Schultz:
Chris Schultz
Is football talent more important than a player's character?
Does a player's ability, or potential ability, on the field supercede his past history off the field?
In the Canadian Football League, and the National Football League, the answer is a clear yes. Just in a casual discussion with my associates at TSN.ca, we came up with a dozen players who broke the law in some way, but played in the CFL. Some, just a training camp here and there and others as established starters; the majority did not play for very long.
One of the reasons that I follow the Canadian football game is the tradition. The fact that it is Canadian and because the majority of the players are good people. As always, it is the minority that taint the majority. Deviant human behaviour, for some oddball reason, is more entertaining to discuss than a high moral standing.
For me, if I have a player of controversy, I divide it into two categories. Did the player's action hurt himself only, or did it involve other people? Ricky Williams has a problem that he needs to put himself, by choice, in an altered state of consciousness to enjoy life. He is hurting himself more than anyone else. Will he ever grow out of his dependency? I doubt it. Yes, it affects the Miami Dolphins football team and Williams' family but, in the end, Williams needs to grow up and take responsibility for his opportunity, a controllable issue.

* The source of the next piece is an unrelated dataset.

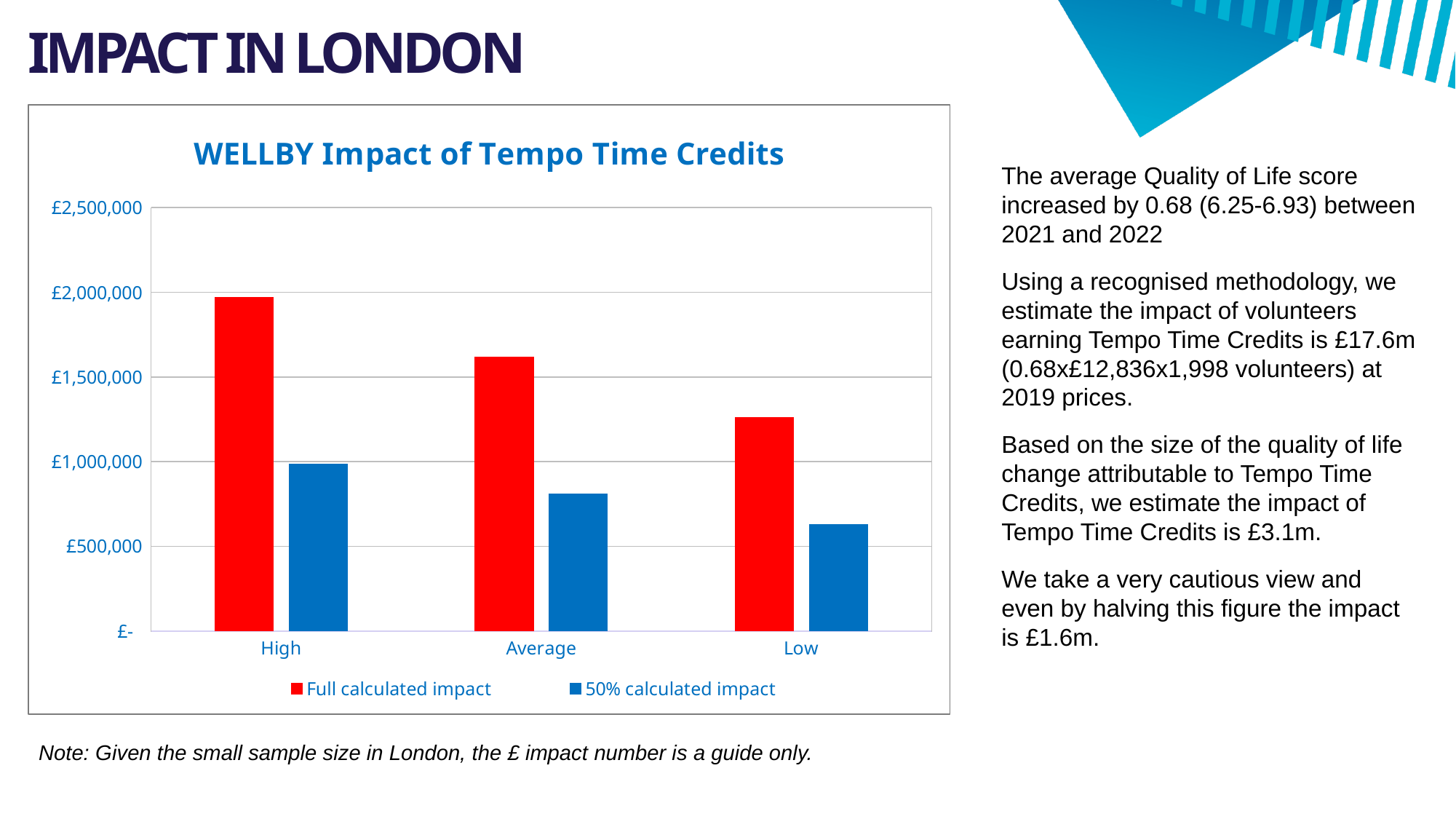
Is the Full calculated impact for Low greater or less than £1,000,000? greater Is the 50% calculated impact for Low greater or less than £500,000? greater Is the 50% calculated impact for Average greater or less than £1,000,000? less Do the Full calculated impact values rise or fall from High to Low along the x axis? fall How many series does the chart's legend list? 2 Which is larger: the Full calculated impact for Average or the Full calculated impact for Low? Full calculated impact for Average How many categories are shown on the x axis of the chart? 3 Which category has the highest Full calculated impact? High Which category has the lowest 50% calculated impact? Low What type of chart is shown on the slide? bar chart What is the title of the chart? WELLBY Impact of Tempo Time Credits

Now, if a player has an off-field violence problem, that is another problem because it is based on a temper issue. If that violence is against women or anyone of limited physical ability, then I truly question why a football coach would want that history on his team. Beating people up on the football field is fine. Beating people up off the field psychologically scars the victim for a long time. There is something wrong with a person who can't walk away from another person that has no chance in a fight. That type of person I do not want on my team.
The person who has an alcohol or drug dependency should be given a second chance but, if it influences others, then the benefits of the majority outweigh the individual all the time.
Don't think coaches don't know. They do. They see players every day and know who was out the night before, and who is out the night before all the time.
The purpose of the off-season in football is to collect all the football talent you can find and often the talent overrides any other evaluation. A player's ability to play is the first consideration; pretty much everything else is rationalized away. The only other word that compares with talent is dependability. A player who always shows up, improves, prepares, plays, evaluates and then begins to improve again. These players, collectively have the 10-and-15 year careers and those are the players are the reason that teams consistently win.
Violence against people? No thanks. Drugs and alcohol that influence others? No thanks. Individual problem that shows a willingness to change? Well maybe, leaning to yes.
Football players are not angels, but the same goes for basketball, baseball and hockey, and in many other occupations.
So, if you are hurting yourself, you deserve a second chance. If you're taking others down as you go down, then you don't.